I can't say enough good things about fasting. My brothers and I Fast once a month for a 24 hour period. I believe God designed the body to respond favorably to abstinence of the routine. I still honor the Season of Lent by choosing something in my abundant existence to give up for forty days. This last season, which ends on Resurrection Sunday I chose COFFEE!
I must say I surprised myself, those of you who truly know me now how much I enjoy a good cup a coffee. My favorite Barista is Peet's, they make coffee for Coffee Lovers. Well today I had my first Cup of coffee in forty days. Initially I was planing to wait until I could make it back to my favorite Barista in Northern California (Palo Alto) and really enjoy the re-acquaintances with my old friend Cup-O-Joe. Unfortunately my will power collapsed and I settled for StarBucks.
WOW what a difference, prior to the fast my system was having a negative reaction to the caffeine. Today was a welcomed and well deserved treat. The fulfillment was enriched because I was tired and dragging and I needed the pickup but more then that it was the familiar gratification that only caffeine derived from coffee can deliver. I nursed a tall for at least 2 hours and by the time I finished I was revitalized.
The experience left me wondering what we'll feel the moment after death, when we get our new unblemished bodies. No pain, what a great promise to look forward to. Will it be like inhaling a deep unobstructed breath of pure Oxygen?
I can only Imagine!
When I started this blog I was convinced I would be able to spill my thoughts onto the page. I often compile profound thoughts in my head but then I neglect to blog or Journal the old fashion way.
Working two jobs has taken its toll on me. It's true that something has to give when you burn the candle at both ends. Working two jobs is like an addiction, I feel as though I'm getting closer to relieving some serious debt thats been hanging on for far to many years, So I keep going back. And now I think I've infused the supplemental income into my regular salary. I've even aligned the workdays so that they match.
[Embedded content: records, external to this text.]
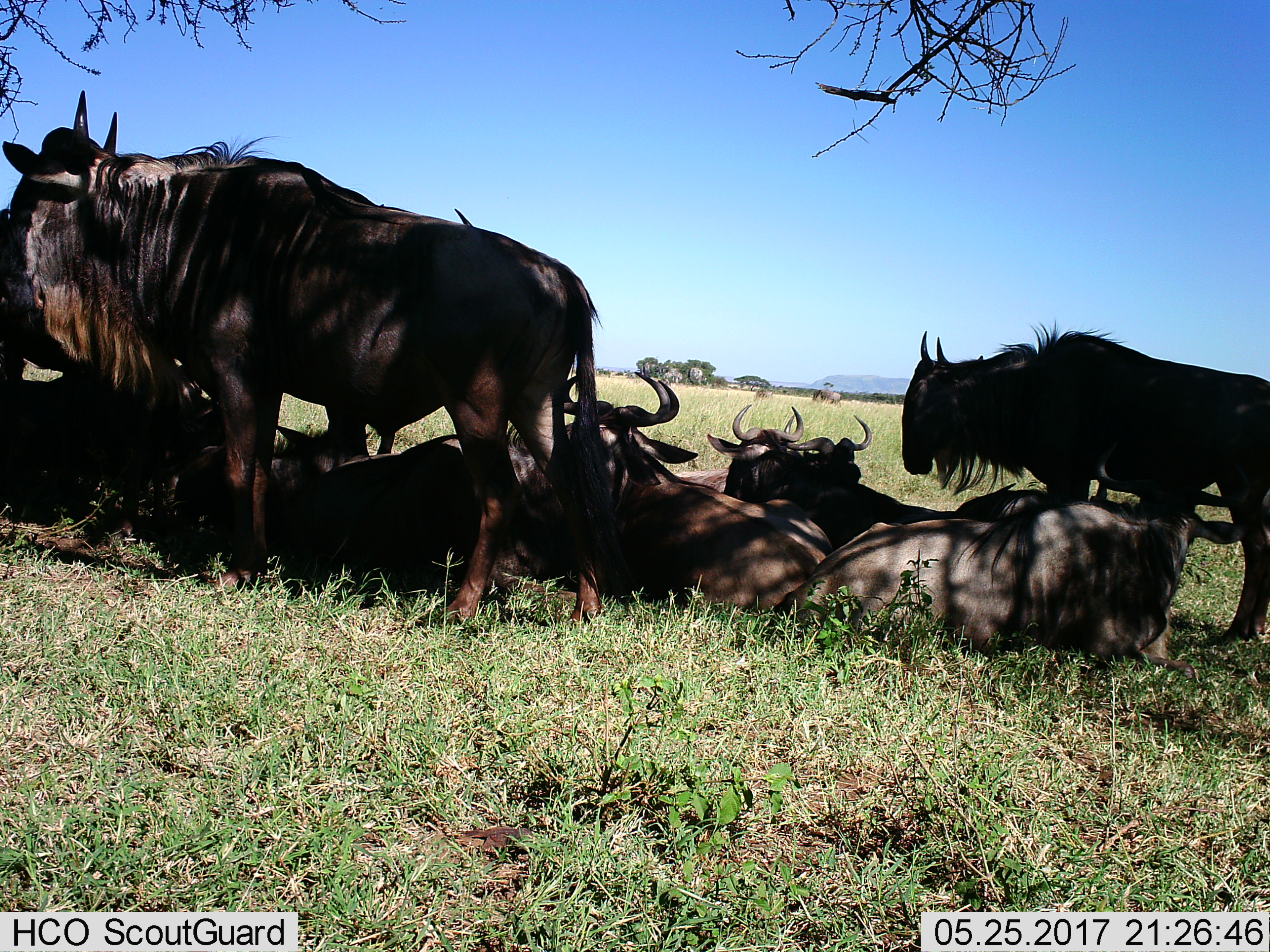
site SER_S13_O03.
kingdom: Animalia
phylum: Chordata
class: Mammalia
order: Artiodactyla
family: Bovidae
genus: Connochaetes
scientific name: Connochaetes taurinus taurinus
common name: blue wildebeest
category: wildebeestblue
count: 9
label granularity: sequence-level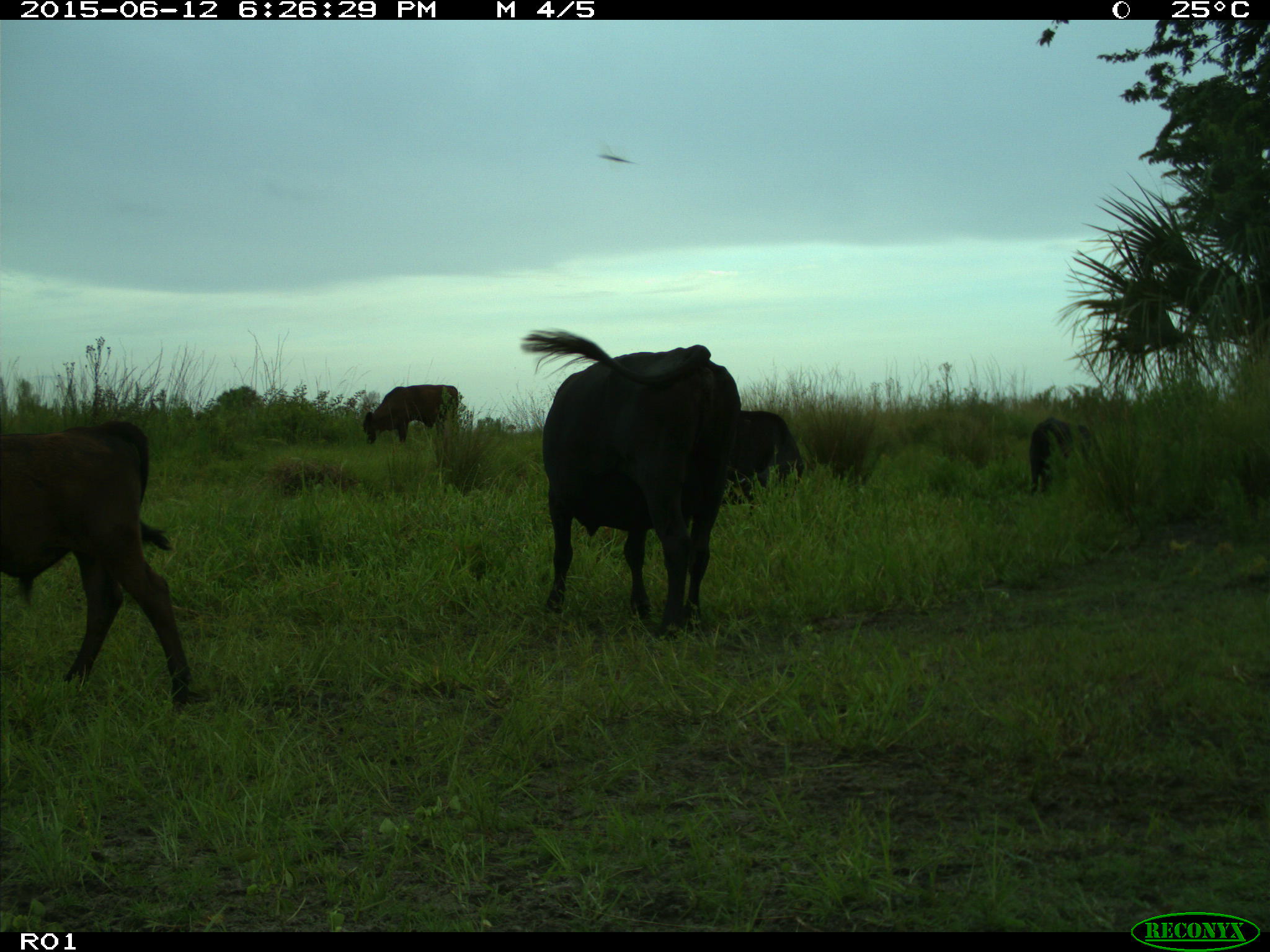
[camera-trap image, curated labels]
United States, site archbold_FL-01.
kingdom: Animalia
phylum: Chordata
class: Mammalia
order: Artiodactyla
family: Bovidae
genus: Bos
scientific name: Bos taurus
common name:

The downside is for 5 days of the week I'll leave my house at 08:50 and won't get home until 23:15.
This is a vigorous schedule for anyone, For me I found myself rapidly burning out. In order for me to recover time I sacrificed key elements of daily allowance s. The first to get pushed back was I stopped getting up early to read the bible. This of course was the absolute worse thing to stop doing. Without Daily spiritual guidance I lost my navigation.
The second most crucial element for overall balance in my life was exercise, Ouch! It really sucks to be out of shape, and for me It's been a life long battle that I was only able to maintain through regular exercise.
If you remove just these two elements from your life it can be a cocktail for depression, Which BTW runs ramped in my family. So here I am, miserable about my situation. Constantly wondering "How did I get here?" How do I break this viscous cycle? I have lost focus and I'am just going through the motions. Worst of all I know God knows this about me. So what do I do?